In the process, the Guardian UK wrote, “the traumas suffered as a result of South Africa’s white-minority rule have now become one of cinema’s most fertile territories.” Nevertheless, the film itself got accusations of being racist? “District 9” depiction of Nigerian gangsters was dubbed xenophobic by some of that country’s supporters.

IN THE GAME
“Invictus”—which tells the story of the first black president of South Africa, Nelson Mandela, and his play to unite a fractured nation by way of the rugby world cup—demonstrates the power of sports to bring together two sides of the political, and racial, spectrum. This was the second movie looking at the race in sports: “The Blind Side,” based on a strand from the book “The Blind Side: Evolution of a Game” about  football star Michael Oher, saw Sandra Bullock picking up the thread that she started with “Crash” concerning race and bridging racial and class divides.

Black audiences came out for this sports film centered on Bullock’s Leigh Anne Tuohy, who fosters a homeless black youth, played by Quinton Aaron, with a talent for sports. By its very title, “The Blind Side” seems to imply that a color-blind future is impatiently on the sidelines, just waiting for a helping hand. Some, like Chicago Tribune film critic Michael Phillips, described the film’s feel-good approach “racially patronizing,” a way for the white, well-heeled audiences to feel good about their altruistic privilege and black audiences to feel historic inequities perhaps temporarily redressed in the darkness of the cineplex.

The focus of all this, Baltimore Ravens offensive tackle Oher, looked at the broader message that transcended race. “I guess people are looking for hope,” Oher himself told “The Baltimore Sun,” regarding the movie’s success. “They want something to build on.”

AN EMPOWERED PRINCESS
After turning in a respectable showing against the vampiric sucking force of “New Moon,” “Blind Spot” was leapfrogged in the box office by “The Princess and the Frog,” which showcased Disney’s first black princess.

It was about time: the first traditionally animated, hand-drawn Disney feature since 2004, “The Princess and the Frog” also delivers its most empowered female heroine to date: Tiana (voiced by Anika Noni Rose), an African American girl who yearns to open her own restaurant until fate deals her a blow and she’s turned into a croaker after kissing the frog Prince Naveen (voiced by Bruno Campos). Tempted by voodoo magician Dr. Facilier and tangling with an alligator who wants to be a human jazz musician and a firefly pining for the evening star—all critters yearning for the seemingly impossible—Tiana must realize the difference between love (for Naveen) and desire (for entrepreneurial success).

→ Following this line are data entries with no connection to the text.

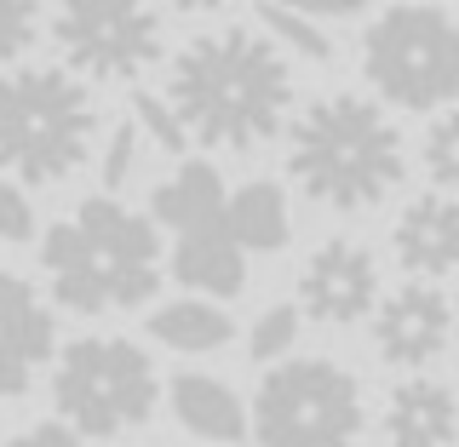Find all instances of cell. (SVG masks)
Here are the masks:
<instances>
[{
    "mask_svg": "<svg viewBox=\"0 0 459 447\" xmlns=\"http://www.w3.org/2000/svg\"><path fill=\"white\" fill-rule=\"evenodd\" d=\"M293 339H299V310L276 305V310L258 315V327H253V356L258 362H281V356L293 350Z\"/></svg>",
    "mask_w": 459,
    "mask_h": 447,
    "instance_id": "obj_21",
    "label": "cell"
},
{
    "mask_svg": "<svg viewBox=\"0 0 459 447\" xmlns=\"http://www.w3.org/2000/svg\"><path fill=\"white\" fill-rule=\"evenodd\" d=\"M57 47L81 75L138 81L161 57V18L150 0H64Z\"/></svg>",
    "mask_w": 459,
    "mask_h": 447,
    "instance_id": "obj_8",
    "label": "cell"
},
{
    "mask_svg": "<svg viewBox=\"0 0 459 447\" xmlns=\"http://www.w3.org/2000/svg\"><path fill=\"white\" fill-rule=\"evenodd\" d=\"M52 356V315L35 287L0 270V396H23Z\"/></svg>",
    "mask_w": 459,
    "mask_h": 447,
    "instance_id": "obj_11",
    "label": "cell"
},
{
    "mask_svg": "<svg viewBox=\"0 0 459 447\" xmlns=\"http://www.w3.org/2000/svg\"><path fill=\"white\" fill-rule=\"evenodd\" d=\"M172 413H178V425L190 430L201 442H241L247 436V413H241V401L230 396V384L207 379V373H184V379H172Z\"/></svg>",
    "mask_w": 459,
    "mask_h": 447,
    "instance_id": "obj_15",
    "label": "cell"
},
{
    "mask_svg": "<svg viewBox=\"0 0 459 447\" xmlns=\"http://www.w3.org/2000/svg\"><path fill=\"white\" fill-rule=\"evenodd\" d=\"M35 29H40V0H0V64L29 52Z\"/></svg>",
    "mask_w": 459,
    "mask_h": 447,
    "instance_id": "obj_20",
    "label": "cell"
},
{
    "mask_svg": "<svg viewBox=\"0 0 459 447\" xmlns=\"http://www.w3.org/2000/svg\"><path fill=\"white\" fill-rule=\"evenodd\" d=\"M40 264L52 276V293L64 310H133L150 305L161 287V229L121 201L92 195L40 236Z\"/></svg>",
    "mask_w": 459,
    "mask_h": 447,
    "instance_id": "obj_2",
    "label": "cell"
},
{
    "mask_svg": "<svg viewBox=\"0 0 459 447\" xmlns=\"http://www.w3.org/2000/svg\"><path fill=\"white\" fill-rule=\"evenodd\" d=\"M396 253L413 276L425 281H442L454 276V258H459V207H454V190H430L420 195L396 224Z\"/></svg>",
    "mask_w": 459,
    "mask_h": 447,
    "instance_id": "obj_12",
    "label": "cell"
},
{
    "mask_svg": "<svg viewBox=\"0 0 459 447\" xmlns=\"http://www.w3.org/2000/svg\"><path fill=\"white\" fill-rule=\"evenodd\" d=\"M362 69L396 109H442L459 92V40L448 12L391 6L362 40Z\"/></svg>",
    "mask_w": 459,
    "mask_h": 447,
    "instance_id": "obj_7",
    "label": "cell"
},
{
    "mask_svg": "<svg viewBox=\"0 0 459 447\" xmlns=\"http://www.w3.org/2000/svg\"><path fill=\"white\" fill-rule=\"evenodd\" d=\"M172 12H219V6H230V0H167Z\"/></svg>",
    "mask_w": 459,
    "mask_h": 447,
    "instance_id": "obj_28",
    "label": "cell"
},
{
    "mask_svg": "<svg viewBox=\"0 0 459 447\" xmlns=\"http://www.w3.org/2000/svg\"><path fill=\"white\" fill-rule=\"evenodd\" d=\"M172 276L195 293H212V298H236L247 287V253L224 236V224H201V229H184L178 247H172Z\"/></svg>",
    "mask_w": 459,
    "mask_h": 447,
    "instance_id": "obj_13",
    "label": "cell"
},
{
    "mask_svg": "<svg viewBox=\"0 0 459 447\" xmlns=\"http://www.w3.org/2000/svg\"><path fill=\"white\" fill-rule=\"evenodd\" d=\"M281 6H293L299 18H327V23H339V18H362L368 0H281Z\"/></svg>",
    "mask_w": 459,
    "mask_h": 447,
    "instance_id": "obj_26",
    "label": "cell"
},
{
    "mask_svg": "<svg viewBox=\"0 0 459 447\" xmlns=\"http://www.w3.org/2000/svg\"><path fill=\"white\" fill-rule=\"evenodd\" d=\"M224 236L236 241L241 253H276L287 247L293 224H287V201L276 184H247V190L224 195V212H219Z\"/></svg>",
    "mask_w": 459,
    "mask_h": 447,
    "instance_id": "obj_16",
    "label": "cell"
},
{
    "mask_svg": "<svg viewBox=\"0 0 459 447\" xmlns=\"http://www.w3.org/2000/svg\"><path fill=\"white\" fill-rule=\"evenodd\" d=\"M57 413L81 430V436H121V430L143 425L161 401V379H155L150 356L126 339H75L57 362L52 379Z\"/></svg>",
    "mask_w": 459,
    "mask_h": 447,
    "instance_id": "obj_6",
    "label": "cell"
},
{
    "mask_svg": "<svg viewBox=\"0 0 459 447\" xmlns=\"http://www.w3.org/2000/svg\"><path fill=\"white\" fill-rule=\"evenodd\" d=\"M258 18H264V35L287 40L293 52L316 57V64H327V57H333V40H327L322 29H316V18H299V12H293V6H281V0H270V6L258 12Z\"/></svg>",
    "mask_w": 459,
    "mask_h": 447,
    "instance_id": "obj_19",
    "label": "cell"
},
{
    "mask_svg": "<svg viewBox=\"0 0 459 447\" xmlns=\"http://www.w3.org/2000/svg\"><path fill=\"white\" fill-rule=\"evenodd\" d=\"M258 447H351L362 436V384L327 356L276 362L253 391Z\"/></svg>",
    "mask_w": 459,
    "mask_h": 447,
    "instance_id": "obj_5",
    "label": "cell"
},
{
    "mask_svg": "<svg viewBox=\"0 0 459 447\" xmlns=\"http://www.w3.org/2000/svg\"><path fill=\"white\" fill-rule=\"evenodd\" d=\"M287 172L322 207L362 212V207H379L402 184V138L379 104H368L356 92H333V98H316L293 121Z\"/></svg>",
    "mask_w": 459,
    "mask_h": 447,
    "instance_id": "obj_3",
    "label": "cell"
},
{
    "mask_svg": "<svg viewBox=\"0 0 459 447\" xmlns=\"http://www.w3.org/2000/svg\"><path fill=\"white\" fill-rule=\"evenodd\" d=\"M299 298L316 322H356V315L373 310L379 298V270H373V253L356 247V241H327V247L310 253L305 276H299Z\"/></svg>",
    "mask_w": 459,
    "mask_h": 447,
    "instance_id": "obj_9",
    "label": "cell"
},
{
    "mask_svg": "<svg viewBox=\"0 0 459 447\" xmlns=\"http://www.w3.org/2000/svg\"><path fill=\"white\" fill-rule=\"evenodd\" d=\"M0 241H35V212H29L23 190L0 178Z\"/></svg>",
    "mask_w": 459,
    "mask_h": 447,
    "instance_id": "obj_24",
    "label": "cell"
},
{
    "mask_svg": "<svg viewBox=\"0 0 459 447\" xmlns=\"http://www.w3.org/2000/svg\"><path fill=\"white\" fill-rule=\"evenodd\" d=\"M150 212H155L150 224H167V229H178V236H184V229H201V224H219V212H224V178L207 161H190V167H178L161 190H155Z\"/></svg>",
    "mask_w": 459,
    "mask_h": 447,
    "instance_id": "obj_17",
    "label": "cell"
},
{
    "mask_svg": "<svg viewBox=\"0 0 459 447\" xmlns=\"http://www.w3.org/2000/svg\"><path fill=\"white\" fill-rule=\"evenodd\" d=\"M12 447H81V442H75V430H64V425H35L29 436H18Z\"/></svg>",
    "mask_w": 459,
    "mask_h": 447,
    "instance_id": "obj_27",
    "label": "cell"
},
{
    "mask_svg": "<svg viewBox=\"0 0 459 447\" xmlns=\"http://www.w3.org/2000/svg\"><path fill=\"white\" fill-rule=\"evenodd\" d=\"M150 333L161 339V344H172V350H190V356H201V350H219V344H230V315L219 310V305H201V298H184V305H161L150 315Z\"/></svg>",
    "mask_w": 459,
    "mask_h": 447,
    "instance_id": "obj_18",
    "label": "cell"
},
{
    "mask_svg": "<svg viewBox=\"0 0 459 447\" xmlns=\"http://www.w3.org/2000/svg\"><path fill=\"white\" fill-rule=\"evenodd\" d=\"M133 155H138V126L126 121V126H115L109 155H104V184H109V190H121V184H126V167H133Z\"/></svg>",
    "mask_w": 459,
    "mask_h": 447,
    "instance_id": "obj_25",
    "label": "cell"
},
{
    "mask_svg": "<svg viewBox=\"0 0 459 447\" xmlns=\"http://www.w3.org/2000/svg\"><path fill=\"white\" fill-rule=\"evenodd\" d=\"M98 133L92 92L64 69H6L0 75V167L29 184L69 178Z\"/></svg>",
    "mask_w": 459,
    "mask_h": 447,
    "instance_id": "obj_4",
    "label": "cell"
},
{
    "mask_svg": "<svg viewBox=\"0 0 459 447\" xmlns=\"http://www.w3.org/2000/svg\"><path fill=\"white\" fill-rule=\"evenodd\" d=\"M448 333H454V310H448V298H442L430 281H413V287H402V293H391L379 305V315H373L379 356L396 362V367L437 362L442 344H448Z\"/></svg>",
    "mask_w": 459,
    "mask_h": 447,
    "instance_id": "obj_10",
    "label": "cell"
},
{
    "mask_svg": "<svg viewBox=\"0 0 459 447\" xmlns=\"http://www.w3.org/2000/svg\"><path fill=\"white\" fill-rule=\"evenodd\" d=\"M133 115H138V126L150 133L161 150H184V133H178V121H172V109H167V98H150V92H133Z\"/></svg>",
    "mask_w": 459,
    "mask_h": 447,
    "instance_id": "obj_23",
    "label": "cell"
},
{
    "mask_svg": "<svg viewBox=\"0 0 459 447\" xmlns=\"http://www.w3.org/2000/svg\"><path fill=\"white\" fill-rule=\"evenodd\" d=\"M425 161H430V184H437V190H454V178H459V126H454V109H448V121H437L425 133Z\"/></svg>",
    "mask_w": 459,
    "mask_h": 447,
    "instance_id": "obj_22",
    "label": "cell"
},
{
    "mask_svg": "<svg viewBox=\"0 0 459 447\" xmlns=\"http://www.w3.org/2000/svg\"><path fill=\"white\" fill-rule=\"evenodd\" d=\"M287 104H293V75L270 35L219 29V35H195L172 57L167 109L178 133L207 150L247 155L270 143L287 121Z\"/></svg>",
    "mask_w": 459,
    "mask_h": 447,
    "instance_id": "obj_1",
    "label": "cell"
},
{
    "mask_svg": "<svg viewBox=\"0 0 459 447\" xmlns=\"http://www.w3.org/2000/svg\"><path fill=\"white\" fill-rule=\"evenodd\" d=\"M385 430L396 447H454V391L430 379L402 384V391H391Z\"/></svg>",
    "mask_w": 459,
    "mask_h": 447,
    "instance_id": "obj_14",
    "label": "cell"
}]
</instances>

Despite commercial appeal, the film didn’t quite escape the ire of observers who criticized the initial name and career choice of Tiana (Maddy was a mite too close to Mammy, and her work as a “servant” seemed demeaning). The stereotypical allusions to voodoo magic, a too-close-to-home-too-soon setting of New Orleans, and the finale (spoiler alert!) that doesn’t include a black prince (Naveen sounds Indian, though Campos is Brazilian) added fuel to the criticism… although the New Orleans backdrop and the biracial couple lent a certain cultural currency.

Even in the Magic Kingdom, race—blackness, biracial, or otherwise—is an issue people can’t stop talking about.